Why Credit Is Important For Everyone
Credit can be a very good friend -- or a very unforgiving one. Credit is important because:
- Credit can provide access to cash when you need it most -- particularly for uninsured medical expenses, or to cover the increased living expenses that often accompany a health condition.
- Knowing you have access to financial resources if needed can help relieve the stress that can accompany living with a health history.
- You can get life insurance on your credit card debt even if your health prevents you from getting life insurance on your own.
- If you become disabled, credit disability insurance will make your minimum payments which reduces your monthly expenses and protects your credit rating.

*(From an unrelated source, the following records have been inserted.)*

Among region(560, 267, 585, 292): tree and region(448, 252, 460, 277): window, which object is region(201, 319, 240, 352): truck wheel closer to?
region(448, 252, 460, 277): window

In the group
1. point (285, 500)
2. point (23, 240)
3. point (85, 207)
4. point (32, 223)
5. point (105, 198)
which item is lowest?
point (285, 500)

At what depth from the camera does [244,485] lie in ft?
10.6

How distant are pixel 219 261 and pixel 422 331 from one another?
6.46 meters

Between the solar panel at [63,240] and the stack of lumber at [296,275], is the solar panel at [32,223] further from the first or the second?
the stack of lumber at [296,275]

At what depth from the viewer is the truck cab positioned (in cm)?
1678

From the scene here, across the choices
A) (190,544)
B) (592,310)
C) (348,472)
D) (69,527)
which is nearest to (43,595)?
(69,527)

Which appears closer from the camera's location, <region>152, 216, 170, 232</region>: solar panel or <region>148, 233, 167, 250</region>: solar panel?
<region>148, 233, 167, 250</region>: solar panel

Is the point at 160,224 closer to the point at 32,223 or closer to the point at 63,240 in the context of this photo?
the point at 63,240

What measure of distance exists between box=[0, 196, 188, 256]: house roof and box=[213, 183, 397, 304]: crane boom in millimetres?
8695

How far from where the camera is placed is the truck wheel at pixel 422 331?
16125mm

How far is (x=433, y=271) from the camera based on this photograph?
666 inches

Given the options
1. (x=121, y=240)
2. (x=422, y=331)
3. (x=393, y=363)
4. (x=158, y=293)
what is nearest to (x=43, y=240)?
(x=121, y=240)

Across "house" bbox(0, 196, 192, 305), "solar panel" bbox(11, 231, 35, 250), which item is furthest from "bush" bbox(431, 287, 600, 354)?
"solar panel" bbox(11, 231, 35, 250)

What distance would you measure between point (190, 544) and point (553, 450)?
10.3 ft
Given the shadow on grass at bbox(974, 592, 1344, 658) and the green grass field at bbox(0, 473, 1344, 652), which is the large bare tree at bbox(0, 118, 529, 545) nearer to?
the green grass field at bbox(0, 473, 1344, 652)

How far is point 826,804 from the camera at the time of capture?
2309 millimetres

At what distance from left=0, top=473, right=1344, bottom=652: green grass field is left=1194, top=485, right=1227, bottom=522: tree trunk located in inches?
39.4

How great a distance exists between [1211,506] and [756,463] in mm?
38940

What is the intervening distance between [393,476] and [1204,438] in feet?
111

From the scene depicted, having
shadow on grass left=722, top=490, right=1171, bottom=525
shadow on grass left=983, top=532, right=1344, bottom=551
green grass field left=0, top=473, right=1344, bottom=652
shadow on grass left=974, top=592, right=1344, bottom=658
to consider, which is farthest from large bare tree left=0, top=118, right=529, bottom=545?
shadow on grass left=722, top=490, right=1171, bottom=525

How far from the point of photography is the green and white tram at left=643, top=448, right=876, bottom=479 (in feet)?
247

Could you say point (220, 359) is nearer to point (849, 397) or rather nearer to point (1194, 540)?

- Many employers check your credit before hiring you. (Yes, you can still apply for a new job.)
- Your credit rating can affect the amount of your premiums for insurance such as homeowners and automobile insurance.
- Credit can help you afford major purchases.
- A history of using credit is usually necessary to get a mortgage.
- A good credit report is often necessary to rent a home.
It is probable that:
- If you have some credit, you can get more.
- If you don't have credit, you can still get it.
- If your credit isn't great, it can be fixed.
Why Credit Is Even More Important After A Diagnosis
For a Survivor, the key concern is primarily maximizing the amount available for borrowing instantly if needed, or for purchasing goods and services without payment right away.
- Credit can be a source of money if you become unable to work full- or part-time, or have extraordinary medical or other bills.
- In spite of a health history, credit can be accompanied by additional life insurance in the form of credit life insurance. Credit life insurance is often available through credit cards, or when you make a purchase on time, such as a vehicle or furniture.
- A credit card can also provide coverage in the event you involuntarily leave your job or become permanently disabled. This coverage is not as important to a person with no health history.
For the average consumer, credit is primarily about credit rating rather than the maximum that can be borrowed.
- Credit ratings are a short-hand method for describing credit-worthiness.
- Credit ratings can affect:
- The amount of money that can be borrowed
- How much interest will be charged on a loan
- Possibly how much will be paid for insurance premiums such as automobile and homeowners insurance. (auto, home, etc.), and
- Even sometimes whether the person will get a job.
- Excessive credit isn't good for the average consumer, because it can negatively impact a credit rating.
Ideally, unless you are at the end-of-life, save your credit for emergencies. It is better to accumulate the money you need for an item and then purchase it, rather than buy on credit. You'll have credit available for emergencies if you only use your card for convenience and pay your balance in full each month. Keep in mind that credit cards usually have a much higher annualized interest charge than almost any other form of loan.